• _What to work on_
Reproduce verbatim the stretch of lines from the one containing "Which of the drawer" through the end of the lines, both ends included.

• _The records_
** start **

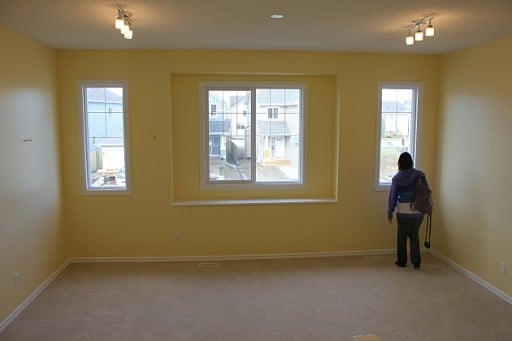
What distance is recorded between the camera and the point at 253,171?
17.7ft

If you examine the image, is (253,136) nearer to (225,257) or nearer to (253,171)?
(253,171)

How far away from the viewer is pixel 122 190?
502 centimetres

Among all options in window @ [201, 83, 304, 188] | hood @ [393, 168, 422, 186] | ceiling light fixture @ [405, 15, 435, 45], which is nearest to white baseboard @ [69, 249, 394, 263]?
window @ [201, 83, 304, 188]

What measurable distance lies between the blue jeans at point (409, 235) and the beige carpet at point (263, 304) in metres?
0.16

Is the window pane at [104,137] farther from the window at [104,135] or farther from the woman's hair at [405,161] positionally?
the woman's hair at [405,161]

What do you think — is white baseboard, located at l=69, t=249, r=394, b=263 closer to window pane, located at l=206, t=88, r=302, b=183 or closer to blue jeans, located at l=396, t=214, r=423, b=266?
blue jeans, located at l=396, t=214, r=423, b=266

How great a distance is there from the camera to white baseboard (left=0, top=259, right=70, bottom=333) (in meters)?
3.52

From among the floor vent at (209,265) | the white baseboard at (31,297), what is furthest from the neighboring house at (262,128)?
the white baseboard at (31,297)

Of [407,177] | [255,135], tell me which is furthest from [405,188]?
[255,135]

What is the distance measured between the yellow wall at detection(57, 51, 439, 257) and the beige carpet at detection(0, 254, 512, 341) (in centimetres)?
32

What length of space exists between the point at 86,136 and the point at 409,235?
13.5 feet

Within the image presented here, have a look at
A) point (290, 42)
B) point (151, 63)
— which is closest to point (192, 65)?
point (151, 63)

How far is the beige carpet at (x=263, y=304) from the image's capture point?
3.40 m

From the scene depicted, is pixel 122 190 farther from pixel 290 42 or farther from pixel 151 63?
pixel 290 42
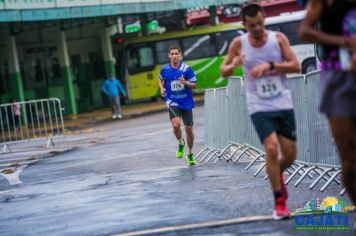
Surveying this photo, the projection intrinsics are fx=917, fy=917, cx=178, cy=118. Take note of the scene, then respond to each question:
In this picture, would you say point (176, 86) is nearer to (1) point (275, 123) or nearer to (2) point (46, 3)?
Answer: (1) point (275, 123)

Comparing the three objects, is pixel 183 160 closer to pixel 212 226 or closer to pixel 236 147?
pixel 236 147

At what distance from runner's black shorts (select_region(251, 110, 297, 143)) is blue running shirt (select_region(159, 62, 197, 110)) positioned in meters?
6.93

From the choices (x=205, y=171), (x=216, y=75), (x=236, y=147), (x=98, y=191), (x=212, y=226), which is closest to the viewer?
(x=212, y=226)

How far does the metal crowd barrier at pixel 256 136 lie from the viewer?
10.2 meters

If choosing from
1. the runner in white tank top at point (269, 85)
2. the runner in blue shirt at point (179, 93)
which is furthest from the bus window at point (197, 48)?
the runner in white tank top at point (269, 85)

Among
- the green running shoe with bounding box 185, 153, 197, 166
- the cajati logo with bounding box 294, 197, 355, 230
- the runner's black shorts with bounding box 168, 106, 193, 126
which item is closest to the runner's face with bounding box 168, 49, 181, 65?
the runner's black shorts with bounding box 168, 106, 193, 126

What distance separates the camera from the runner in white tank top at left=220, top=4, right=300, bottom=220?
755 cm

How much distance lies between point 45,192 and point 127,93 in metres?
30.0

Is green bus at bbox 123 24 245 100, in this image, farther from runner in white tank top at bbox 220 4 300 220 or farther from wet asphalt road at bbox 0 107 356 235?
runner in white tank top at bbox 220 4 300 220

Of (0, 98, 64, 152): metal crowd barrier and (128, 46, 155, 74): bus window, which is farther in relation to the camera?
(128, 46, 155, 74): bus window

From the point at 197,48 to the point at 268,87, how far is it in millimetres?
34653

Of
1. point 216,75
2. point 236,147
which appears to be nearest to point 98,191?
point 236,147

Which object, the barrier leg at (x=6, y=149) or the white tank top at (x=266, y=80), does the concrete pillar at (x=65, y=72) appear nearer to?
the barrier leg at (x=6, y=149)

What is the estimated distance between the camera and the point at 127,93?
140ft
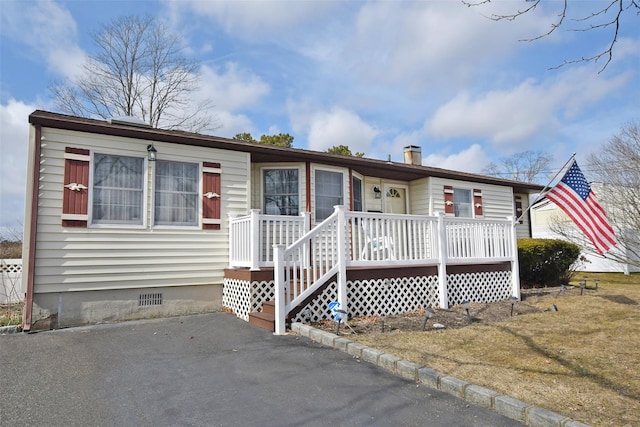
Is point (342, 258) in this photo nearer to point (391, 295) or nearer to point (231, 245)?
point (391, 295)

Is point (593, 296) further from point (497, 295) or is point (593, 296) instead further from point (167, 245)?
point (167, 245)

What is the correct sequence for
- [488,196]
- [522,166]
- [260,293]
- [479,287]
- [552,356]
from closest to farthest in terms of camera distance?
[552,356] < [260,293] < [479,287] < [488,196] < [522,166]

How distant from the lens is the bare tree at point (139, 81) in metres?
19.9

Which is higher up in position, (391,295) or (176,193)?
(176,193)

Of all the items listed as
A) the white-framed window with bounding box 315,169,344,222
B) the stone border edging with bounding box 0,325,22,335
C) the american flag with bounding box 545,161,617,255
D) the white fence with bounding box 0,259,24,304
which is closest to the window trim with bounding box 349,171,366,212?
the white-framed window with bounding box 315,169,344,222

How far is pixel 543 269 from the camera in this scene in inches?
466

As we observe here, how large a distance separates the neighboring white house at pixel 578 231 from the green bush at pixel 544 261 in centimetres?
362

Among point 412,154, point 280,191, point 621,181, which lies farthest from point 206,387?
point 621,181

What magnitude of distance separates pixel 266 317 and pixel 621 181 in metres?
15.4

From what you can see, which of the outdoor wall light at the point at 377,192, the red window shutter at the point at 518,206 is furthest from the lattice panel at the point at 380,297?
the red window shutter at the point at 518,206

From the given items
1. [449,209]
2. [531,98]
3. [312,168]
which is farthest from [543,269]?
[312,168]

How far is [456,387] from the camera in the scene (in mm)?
3684

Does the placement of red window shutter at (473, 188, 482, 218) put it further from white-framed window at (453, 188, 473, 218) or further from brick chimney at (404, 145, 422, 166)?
brick chimney at (404, 145, 422, 166)

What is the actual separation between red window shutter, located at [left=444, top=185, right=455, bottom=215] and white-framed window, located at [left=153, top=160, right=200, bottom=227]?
7.47 meters
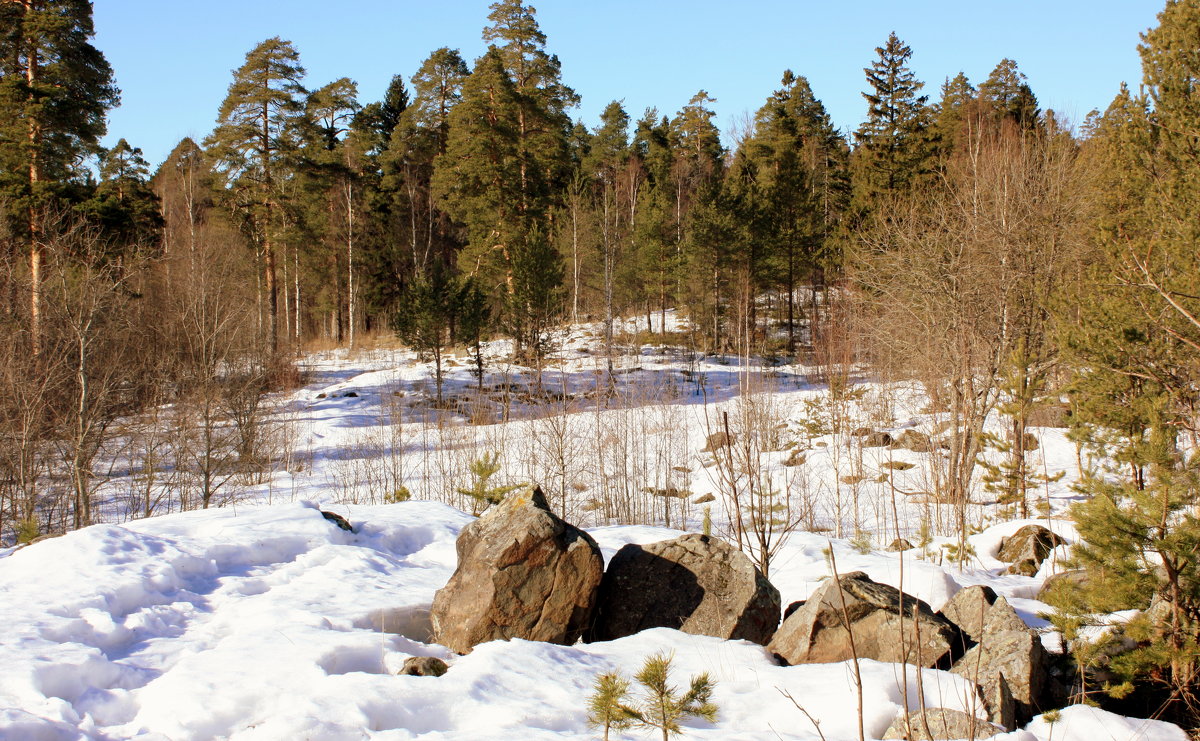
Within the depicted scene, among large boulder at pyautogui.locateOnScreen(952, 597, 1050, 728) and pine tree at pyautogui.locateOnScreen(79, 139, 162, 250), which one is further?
pine tree at pyautogui.locateOnScreen(79, 139, 162, 250)

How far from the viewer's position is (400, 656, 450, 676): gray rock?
16.1ft

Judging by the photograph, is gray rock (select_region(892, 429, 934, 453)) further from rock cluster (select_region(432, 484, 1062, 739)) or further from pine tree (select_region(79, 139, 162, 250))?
pine tree (select_region(79, 139, 162, 250))

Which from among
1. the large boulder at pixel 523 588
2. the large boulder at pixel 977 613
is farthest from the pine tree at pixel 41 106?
the large boulder at pixel 977 613

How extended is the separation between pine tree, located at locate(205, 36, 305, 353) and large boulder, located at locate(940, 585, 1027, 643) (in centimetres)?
2661

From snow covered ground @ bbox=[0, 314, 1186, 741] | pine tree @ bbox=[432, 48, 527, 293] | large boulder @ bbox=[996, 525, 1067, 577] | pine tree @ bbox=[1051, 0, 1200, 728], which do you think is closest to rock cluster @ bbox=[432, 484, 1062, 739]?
snow covered ground @ bbox=[0, 314, 1186, 741]

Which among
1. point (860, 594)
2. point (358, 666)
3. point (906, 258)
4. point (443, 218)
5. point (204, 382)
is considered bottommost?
point (358, 666)

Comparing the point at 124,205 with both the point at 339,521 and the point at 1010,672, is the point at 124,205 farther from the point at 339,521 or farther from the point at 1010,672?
the point at 1010,672

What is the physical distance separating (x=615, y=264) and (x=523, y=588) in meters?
28.6

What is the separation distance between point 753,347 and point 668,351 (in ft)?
11.7

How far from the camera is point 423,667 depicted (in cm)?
494

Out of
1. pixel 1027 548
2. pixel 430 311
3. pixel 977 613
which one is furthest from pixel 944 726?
pixel 430 311

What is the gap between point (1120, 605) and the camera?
4.44 metres

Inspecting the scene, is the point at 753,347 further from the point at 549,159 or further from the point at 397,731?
the point at 397,731

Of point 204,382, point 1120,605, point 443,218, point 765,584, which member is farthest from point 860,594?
point 443,218
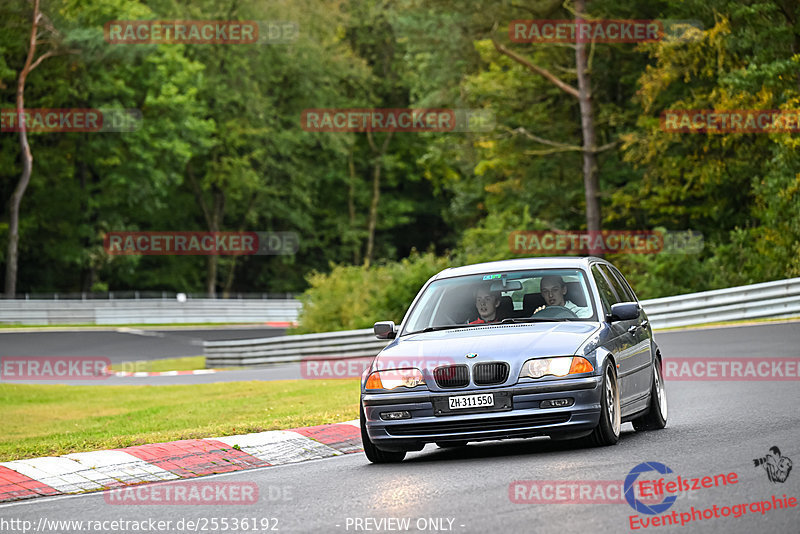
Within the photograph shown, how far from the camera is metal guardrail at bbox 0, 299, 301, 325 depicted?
5481cm

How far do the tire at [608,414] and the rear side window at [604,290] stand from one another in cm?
100

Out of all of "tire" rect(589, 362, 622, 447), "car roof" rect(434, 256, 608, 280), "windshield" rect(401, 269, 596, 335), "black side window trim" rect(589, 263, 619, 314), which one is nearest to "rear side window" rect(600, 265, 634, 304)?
"black side window trim" rect(589, 263, 619, 314)

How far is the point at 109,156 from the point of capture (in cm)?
6400

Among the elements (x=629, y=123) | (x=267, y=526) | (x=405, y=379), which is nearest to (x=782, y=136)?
(x=629, y=123)

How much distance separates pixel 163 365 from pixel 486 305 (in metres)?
25.5

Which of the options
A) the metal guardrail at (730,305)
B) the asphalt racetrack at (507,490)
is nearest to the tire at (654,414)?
the asphalt racetrack at (507,490)

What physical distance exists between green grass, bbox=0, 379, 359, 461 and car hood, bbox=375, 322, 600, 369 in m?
2.92

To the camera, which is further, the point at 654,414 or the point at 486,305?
the point at 654,414

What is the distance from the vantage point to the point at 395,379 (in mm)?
9820

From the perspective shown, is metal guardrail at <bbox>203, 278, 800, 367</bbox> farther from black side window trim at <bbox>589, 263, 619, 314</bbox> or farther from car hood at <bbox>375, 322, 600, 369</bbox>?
car hood at <bbox>375, 322, 600, 369</bbox>

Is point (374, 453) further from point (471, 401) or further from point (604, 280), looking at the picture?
point (604, 280)

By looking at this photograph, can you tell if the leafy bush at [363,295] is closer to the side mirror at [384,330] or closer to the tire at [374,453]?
the side mirror at [384,330]

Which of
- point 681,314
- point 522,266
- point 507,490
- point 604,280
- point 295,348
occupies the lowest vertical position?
point 295,348

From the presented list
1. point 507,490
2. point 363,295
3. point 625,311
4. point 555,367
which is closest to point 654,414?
point 625,311
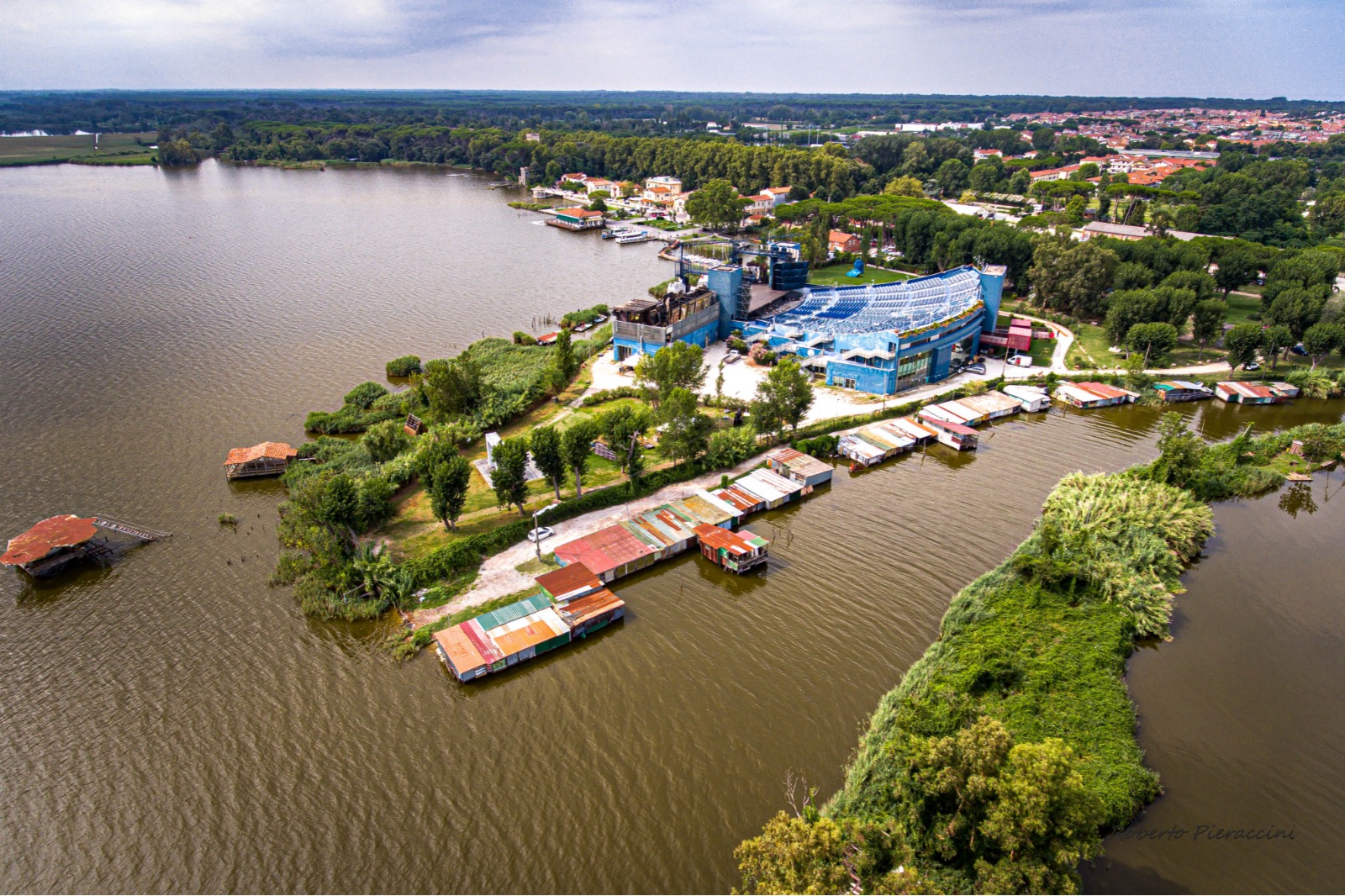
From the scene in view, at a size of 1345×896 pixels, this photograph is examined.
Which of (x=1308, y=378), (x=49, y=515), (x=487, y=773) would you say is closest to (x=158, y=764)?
(x=487, y=773)

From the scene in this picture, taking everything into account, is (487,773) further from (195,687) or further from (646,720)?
(195,687)

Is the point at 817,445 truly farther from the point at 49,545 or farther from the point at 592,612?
the point at 49,545

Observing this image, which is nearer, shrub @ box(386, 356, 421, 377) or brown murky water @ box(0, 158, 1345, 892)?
brown murky water @ box(0, 158, 1345, 892)

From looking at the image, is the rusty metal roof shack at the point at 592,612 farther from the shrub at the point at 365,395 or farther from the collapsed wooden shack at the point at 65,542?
the shrub at the point at 365,395

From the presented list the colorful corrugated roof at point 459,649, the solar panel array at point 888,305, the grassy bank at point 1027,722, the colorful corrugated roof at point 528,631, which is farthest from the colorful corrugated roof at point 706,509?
the solar panel array at point 888,305

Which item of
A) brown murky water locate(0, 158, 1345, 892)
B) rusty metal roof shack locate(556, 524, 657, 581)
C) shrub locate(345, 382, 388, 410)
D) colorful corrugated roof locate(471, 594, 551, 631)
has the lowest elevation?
brown murky water locate(0, 158, 1345, 892)

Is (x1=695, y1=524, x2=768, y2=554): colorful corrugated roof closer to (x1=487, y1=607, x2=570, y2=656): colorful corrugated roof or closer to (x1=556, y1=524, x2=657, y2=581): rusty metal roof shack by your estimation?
(x1=556, y1=524, x2=657, y2=581): rusty metal roof shack

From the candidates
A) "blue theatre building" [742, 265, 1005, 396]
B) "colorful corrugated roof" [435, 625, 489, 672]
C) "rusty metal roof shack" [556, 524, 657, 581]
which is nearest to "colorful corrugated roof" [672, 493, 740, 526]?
"rusty metal roof shack" [556, 524, 657, 581]
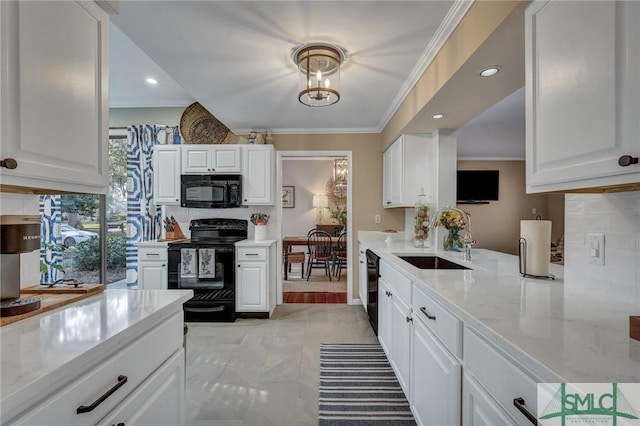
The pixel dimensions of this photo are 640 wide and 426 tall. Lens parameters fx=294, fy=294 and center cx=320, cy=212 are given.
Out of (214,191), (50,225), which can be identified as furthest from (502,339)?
(50,225)

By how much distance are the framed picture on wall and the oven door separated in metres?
4.16

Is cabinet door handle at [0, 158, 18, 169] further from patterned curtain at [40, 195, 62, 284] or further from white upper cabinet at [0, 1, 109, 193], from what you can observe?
patterned curtain at [40, 195, 62, 284]

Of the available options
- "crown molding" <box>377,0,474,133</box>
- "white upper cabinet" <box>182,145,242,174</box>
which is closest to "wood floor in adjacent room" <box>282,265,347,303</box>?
"white upper cabinet" <box>182,145,242,174</box>

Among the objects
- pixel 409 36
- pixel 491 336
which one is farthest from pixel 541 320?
pixel 409 36

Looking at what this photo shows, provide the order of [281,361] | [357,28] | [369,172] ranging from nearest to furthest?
[357,28], [281,361], [369,172]

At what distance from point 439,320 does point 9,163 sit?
167cm

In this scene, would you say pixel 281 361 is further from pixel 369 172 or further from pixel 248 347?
pixel 369 172

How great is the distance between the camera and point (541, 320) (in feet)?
3.21

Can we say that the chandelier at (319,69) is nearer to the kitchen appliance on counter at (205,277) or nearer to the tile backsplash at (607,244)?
the tile backsplash at (607,244)

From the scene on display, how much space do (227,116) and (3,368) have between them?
3289 millimetres

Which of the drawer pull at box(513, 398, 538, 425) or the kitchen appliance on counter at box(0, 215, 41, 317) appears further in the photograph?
the kitchen appliance on counter at box(0, 215, 41, 317)

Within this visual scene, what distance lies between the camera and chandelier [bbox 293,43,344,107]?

** end **

• _Correct answer_
Which of the drawer pull at box(513, 398, 538, 425) or the kitchen appliance on counter at box(0, 215, 41, 317) appears further in the photograph?
the kitchen appliance on counter at box(0, 215, 41, 317)

Within this visual scene, what distance lies between the camera and chandelier [bbox 293,43,344,107]?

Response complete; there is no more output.